The Dutch anti-piracy outfit BREIN file a subpoena against Demonoid’s ISP (Leaseweb) where they emergency that the site will be taken offline. It seem predictable that Demonoid’s current downtime is not a hardware problem, they are probably moving to another ISP.
Yesterday we reported that the downtime at demonoid be cause by a harddisk crash, but presently it seem that the unadulterated rationale for the downtime could be a bit more complicated.
Demonoid is probably relocating to a unmarked “safe haven” as we speak, this also explains why it take a few days instead of a few hours to go and get vertebrae online (edit: see update).
Tim Kuik, managing director of BREIN, said in response to the downtime at Demonoid (Dutch link): “They are probably playing hide from view and aim. We want Leaseweb to thieve and hold on to this, and other unconstitutional sites offline.”
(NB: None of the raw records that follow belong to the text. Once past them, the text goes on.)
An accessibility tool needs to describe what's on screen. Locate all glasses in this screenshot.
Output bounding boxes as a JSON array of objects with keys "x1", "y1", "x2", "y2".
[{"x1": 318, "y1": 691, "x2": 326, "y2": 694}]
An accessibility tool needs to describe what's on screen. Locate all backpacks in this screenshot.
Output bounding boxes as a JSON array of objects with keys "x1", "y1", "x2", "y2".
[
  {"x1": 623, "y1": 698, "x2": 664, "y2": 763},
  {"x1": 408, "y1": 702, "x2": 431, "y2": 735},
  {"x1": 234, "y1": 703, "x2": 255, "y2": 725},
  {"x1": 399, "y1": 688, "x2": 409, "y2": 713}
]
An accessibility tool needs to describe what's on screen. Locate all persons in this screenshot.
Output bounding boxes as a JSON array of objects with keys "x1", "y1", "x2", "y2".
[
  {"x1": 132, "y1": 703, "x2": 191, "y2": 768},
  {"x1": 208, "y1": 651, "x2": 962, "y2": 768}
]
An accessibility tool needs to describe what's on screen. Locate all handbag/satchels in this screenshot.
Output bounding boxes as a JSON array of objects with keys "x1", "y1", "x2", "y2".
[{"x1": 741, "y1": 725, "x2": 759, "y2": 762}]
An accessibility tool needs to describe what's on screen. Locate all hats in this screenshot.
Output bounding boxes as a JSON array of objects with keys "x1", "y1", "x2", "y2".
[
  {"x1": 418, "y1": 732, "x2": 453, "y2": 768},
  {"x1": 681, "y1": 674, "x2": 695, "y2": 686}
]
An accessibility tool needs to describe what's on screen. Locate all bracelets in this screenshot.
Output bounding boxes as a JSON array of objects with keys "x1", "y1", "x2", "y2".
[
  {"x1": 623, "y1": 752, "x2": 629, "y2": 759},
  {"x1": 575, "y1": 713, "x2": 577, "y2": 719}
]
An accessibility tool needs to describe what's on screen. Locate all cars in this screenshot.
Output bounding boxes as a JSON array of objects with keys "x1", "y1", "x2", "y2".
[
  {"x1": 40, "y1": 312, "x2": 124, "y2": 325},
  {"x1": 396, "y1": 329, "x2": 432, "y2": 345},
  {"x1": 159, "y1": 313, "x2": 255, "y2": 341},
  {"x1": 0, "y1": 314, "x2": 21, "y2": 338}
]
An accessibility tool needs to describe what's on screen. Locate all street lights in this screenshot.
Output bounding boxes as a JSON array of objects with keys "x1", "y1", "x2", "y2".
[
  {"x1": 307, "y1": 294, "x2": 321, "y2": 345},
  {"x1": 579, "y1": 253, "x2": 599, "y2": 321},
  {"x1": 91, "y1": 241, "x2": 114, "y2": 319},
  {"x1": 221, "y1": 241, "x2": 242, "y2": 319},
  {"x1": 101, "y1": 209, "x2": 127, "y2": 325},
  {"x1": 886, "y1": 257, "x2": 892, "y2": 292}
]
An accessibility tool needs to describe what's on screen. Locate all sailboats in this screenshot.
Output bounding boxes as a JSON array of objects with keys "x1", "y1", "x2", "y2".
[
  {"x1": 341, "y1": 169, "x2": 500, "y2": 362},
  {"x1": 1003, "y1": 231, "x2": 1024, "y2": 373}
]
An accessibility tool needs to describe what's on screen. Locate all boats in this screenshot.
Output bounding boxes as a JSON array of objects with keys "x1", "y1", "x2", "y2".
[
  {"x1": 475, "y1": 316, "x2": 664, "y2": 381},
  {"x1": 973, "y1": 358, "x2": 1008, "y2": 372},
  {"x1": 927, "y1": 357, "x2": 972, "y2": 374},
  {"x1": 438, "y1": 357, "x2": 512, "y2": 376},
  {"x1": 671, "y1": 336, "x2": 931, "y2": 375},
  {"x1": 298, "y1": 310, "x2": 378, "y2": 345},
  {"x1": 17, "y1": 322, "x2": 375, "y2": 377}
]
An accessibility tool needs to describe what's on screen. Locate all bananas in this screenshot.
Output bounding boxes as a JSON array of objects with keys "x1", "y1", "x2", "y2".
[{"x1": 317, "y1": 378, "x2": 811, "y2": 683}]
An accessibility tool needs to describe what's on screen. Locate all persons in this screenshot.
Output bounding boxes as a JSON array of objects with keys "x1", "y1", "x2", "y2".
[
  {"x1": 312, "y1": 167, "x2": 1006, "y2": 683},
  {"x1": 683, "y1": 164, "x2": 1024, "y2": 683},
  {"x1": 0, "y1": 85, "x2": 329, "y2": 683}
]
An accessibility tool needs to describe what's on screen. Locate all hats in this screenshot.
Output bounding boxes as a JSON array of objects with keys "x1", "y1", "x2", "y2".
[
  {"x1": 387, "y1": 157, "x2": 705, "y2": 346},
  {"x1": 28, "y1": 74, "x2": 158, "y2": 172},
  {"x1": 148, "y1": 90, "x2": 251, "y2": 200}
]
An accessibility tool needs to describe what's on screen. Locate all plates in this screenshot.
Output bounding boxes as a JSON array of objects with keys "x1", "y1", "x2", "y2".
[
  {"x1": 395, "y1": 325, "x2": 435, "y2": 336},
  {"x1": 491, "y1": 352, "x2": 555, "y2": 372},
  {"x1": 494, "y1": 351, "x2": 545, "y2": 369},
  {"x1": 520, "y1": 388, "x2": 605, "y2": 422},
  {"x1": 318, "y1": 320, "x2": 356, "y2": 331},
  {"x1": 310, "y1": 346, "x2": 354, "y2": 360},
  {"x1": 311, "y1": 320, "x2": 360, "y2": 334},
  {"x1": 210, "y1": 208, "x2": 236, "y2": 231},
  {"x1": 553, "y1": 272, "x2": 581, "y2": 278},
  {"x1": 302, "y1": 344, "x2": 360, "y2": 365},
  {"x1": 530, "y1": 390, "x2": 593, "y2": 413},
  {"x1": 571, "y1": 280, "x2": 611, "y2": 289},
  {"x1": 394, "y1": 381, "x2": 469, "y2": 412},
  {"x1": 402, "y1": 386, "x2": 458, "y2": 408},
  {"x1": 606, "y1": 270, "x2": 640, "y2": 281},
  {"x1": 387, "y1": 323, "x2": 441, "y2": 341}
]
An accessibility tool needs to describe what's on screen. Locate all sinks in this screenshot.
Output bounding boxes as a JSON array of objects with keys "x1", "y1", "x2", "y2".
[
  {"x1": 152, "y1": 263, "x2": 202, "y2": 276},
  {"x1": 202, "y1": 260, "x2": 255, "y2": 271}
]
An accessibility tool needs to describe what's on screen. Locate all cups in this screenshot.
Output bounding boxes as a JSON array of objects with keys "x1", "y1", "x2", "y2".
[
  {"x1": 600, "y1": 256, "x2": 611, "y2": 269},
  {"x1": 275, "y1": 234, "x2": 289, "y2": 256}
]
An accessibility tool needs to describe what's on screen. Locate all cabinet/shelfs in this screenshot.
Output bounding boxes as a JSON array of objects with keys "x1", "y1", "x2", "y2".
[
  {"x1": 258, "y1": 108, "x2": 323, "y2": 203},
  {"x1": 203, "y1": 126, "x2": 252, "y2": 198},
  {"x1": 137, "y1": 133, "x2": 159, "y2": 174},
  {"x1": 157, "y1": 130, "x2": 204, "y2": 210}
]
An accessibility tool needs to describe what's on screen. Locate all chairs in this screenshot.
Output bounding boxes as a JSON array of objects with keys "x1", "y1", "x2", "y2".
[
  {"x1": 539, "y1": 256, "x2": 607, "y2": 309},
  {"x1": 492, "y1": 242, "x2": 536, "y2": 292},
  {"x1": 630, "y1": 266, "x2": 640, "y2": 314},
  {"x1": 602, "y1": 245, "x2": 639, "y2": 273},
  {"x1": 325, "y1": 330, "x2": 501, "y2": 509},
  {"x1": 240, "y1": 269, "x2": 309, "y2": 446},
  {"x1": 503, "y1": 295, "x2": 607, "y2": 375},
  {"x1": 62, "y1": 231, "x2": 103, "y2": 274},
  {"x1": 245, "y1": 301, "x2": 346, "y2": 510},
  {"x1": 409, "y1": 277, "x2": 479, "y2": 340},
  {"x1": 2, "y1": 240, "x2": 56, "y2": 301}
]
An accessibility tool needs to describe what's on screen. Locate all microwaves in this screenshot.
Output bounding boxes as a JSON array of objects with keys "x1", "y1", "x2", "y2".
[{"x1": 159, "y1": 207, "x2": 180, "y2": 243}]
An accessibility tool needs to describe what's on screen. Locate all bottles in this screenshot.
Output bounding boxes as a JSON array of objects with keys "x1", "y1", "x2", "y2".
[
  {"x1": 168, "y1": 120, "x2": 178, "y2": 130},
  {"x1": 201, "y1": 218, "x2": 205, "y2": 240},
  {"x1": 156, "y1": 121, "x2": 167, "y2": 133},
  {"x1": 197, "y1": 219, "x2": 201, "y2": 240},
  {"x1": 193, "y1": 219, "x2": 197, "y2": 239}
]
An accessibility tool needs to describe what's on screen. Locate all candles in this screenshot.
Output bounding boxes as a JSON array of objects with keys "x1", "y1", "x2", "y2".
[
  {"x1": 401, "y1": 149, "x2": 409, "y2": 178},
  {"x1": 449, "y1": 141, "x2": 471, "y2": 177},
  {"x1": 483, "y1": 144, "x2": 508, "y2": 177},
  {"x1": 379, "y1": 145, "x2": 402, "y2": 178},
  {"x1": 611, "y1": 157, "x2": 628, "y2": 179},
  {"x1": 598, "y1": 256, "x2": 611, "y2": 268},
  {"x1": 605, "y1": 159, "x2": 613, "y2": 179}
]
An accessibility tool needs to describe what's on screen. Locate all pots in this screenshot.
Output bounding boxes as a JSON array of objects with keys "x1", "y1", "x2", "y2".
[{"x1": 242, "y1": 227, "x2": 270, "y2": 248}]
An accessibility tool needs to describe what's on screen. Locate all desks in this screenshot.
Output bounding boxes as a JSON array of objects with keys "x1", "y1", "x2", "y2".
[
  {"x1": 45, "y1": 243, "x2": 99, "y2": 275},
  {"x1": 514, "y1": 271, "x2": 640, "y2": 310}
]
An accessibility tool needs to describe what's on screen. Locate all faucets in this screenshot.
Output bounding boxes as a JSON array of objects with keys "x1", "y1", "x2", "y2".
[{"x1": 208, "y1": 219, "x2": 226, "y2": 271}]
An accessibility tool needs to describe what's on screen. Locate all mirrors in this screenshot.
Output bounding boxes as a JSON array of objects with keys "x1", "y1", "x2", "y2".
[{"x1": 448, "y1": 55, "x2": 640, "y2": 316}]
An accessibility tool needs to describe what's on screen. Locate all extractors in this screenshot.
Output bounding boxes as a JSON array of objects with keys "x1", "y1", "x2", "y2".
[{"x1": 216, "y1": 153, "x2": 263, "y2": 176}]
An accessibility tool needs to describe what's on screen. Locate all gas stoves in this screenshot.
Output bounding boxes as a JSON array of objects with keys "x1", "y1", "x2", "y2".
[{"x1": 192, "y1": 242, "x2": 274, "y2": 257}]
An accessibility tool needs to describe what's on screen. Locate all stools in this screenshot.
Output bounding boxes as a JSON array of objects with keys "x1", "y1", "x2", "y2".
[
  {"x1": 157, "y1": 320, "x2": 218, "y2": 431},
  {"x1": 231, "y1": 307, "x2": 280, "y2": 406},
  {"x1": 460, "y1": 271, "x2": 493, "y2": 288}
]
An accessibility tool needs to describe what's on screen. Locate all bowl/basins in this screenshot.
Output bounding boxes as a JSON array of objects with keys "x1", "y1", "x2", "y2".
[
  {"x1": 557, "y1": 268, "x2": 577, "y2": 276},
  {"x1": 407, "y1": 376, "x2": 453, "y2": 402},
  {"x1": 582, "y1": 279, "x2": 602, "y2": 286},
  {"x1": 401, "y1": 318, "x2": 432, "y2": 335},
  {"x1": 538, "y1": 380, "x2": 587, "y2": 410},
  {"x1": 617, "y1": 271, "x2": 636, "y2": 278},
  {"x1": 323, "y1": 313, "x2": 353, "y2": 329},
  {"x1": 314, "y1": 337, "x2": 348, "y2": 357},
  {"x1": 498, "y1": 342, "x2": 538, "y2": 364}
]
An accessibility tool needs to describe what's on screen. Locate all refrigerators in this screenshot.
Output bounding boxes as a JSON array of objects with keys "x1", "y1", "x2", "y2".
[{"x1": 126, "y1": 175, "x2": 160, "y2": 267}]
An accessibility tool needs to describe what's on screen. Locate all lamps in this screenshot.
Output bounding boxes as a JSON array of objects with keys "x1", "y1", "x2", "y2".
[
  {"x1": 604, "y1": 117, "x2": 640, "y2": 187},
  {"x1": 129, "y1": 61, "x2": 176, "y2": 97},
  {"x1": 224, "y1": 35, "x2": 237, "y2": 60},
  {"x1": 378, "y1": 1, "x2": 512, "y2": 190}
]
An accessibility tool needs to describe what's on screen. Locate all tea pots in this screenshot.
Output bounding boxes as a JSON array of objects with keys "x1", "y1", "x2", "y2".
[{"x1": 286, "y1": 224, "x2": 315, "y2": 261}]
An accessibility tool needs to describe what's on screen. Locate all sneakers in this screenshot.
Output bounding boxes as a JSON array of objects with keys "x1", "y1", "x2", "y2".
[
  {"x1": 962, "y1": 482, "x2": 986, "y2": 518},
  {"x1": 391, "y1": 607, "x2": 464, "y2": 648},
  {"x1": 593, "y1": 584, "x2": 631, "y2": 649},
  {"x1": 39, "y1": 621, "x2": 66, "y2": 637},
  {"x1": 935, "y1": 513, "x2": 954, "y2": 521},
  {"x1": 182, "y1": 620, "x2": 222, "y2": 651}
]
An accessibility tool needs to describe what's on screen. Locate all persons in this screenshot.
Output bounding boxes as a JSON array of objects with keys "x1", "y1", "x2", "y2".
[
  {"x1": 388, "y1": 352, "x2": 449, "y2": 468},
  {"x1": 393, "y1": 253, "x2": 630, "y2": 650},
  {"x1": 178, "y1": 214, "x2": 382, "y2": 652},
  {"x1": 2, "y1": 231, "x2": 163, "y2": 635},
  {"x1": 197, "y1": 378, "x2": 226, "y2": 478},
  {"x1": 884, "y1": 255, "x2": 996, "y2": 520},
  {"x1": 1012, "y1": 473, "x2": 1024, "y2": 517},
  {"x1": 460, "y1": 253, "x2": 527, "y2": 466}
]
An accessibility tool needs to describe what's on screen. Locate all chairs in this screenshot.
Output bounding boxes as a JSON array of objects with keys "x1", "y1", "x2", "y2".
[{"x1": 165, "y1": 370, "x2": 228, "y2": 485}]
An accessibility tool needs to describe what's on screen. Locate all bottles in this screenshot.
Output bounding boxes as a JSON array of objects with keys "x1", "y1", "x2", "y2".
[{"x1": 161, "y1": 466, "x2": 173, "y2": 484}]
This the the fist time that BREIN take on one of the bigger BitTorrent sites. Last week they won a lawsuit against Leaseweb in a similar suitcase, this could spell trouble for Demonoid.
In this luggage the Amsterdam court established that Leaseweb have to pilfer down everlasting.nu and foot over the nickname and address of the owner. Additionally, Leaseweb be forced to transport down everlasting.nu, in shield the site returns surrounded by the close by adjectives. The same entity could immediately evolve to Demonoid.
Nearly 94% of the .torrent files on Demonoid are used to download copyrighted matter according to research by TNO. BREIN will probably use this digit surrounded by court to convince the Judge that Demonoid is for the most part used to download infringing content.
Update: Demonoid immediately have a message on the frontpage stating that the downtime is not related to the subpoena.
Answers:
I don't know what 's the question. I've used demonoid, didn't close to it. I use torrentspy or axxotorrent and I've get no problem.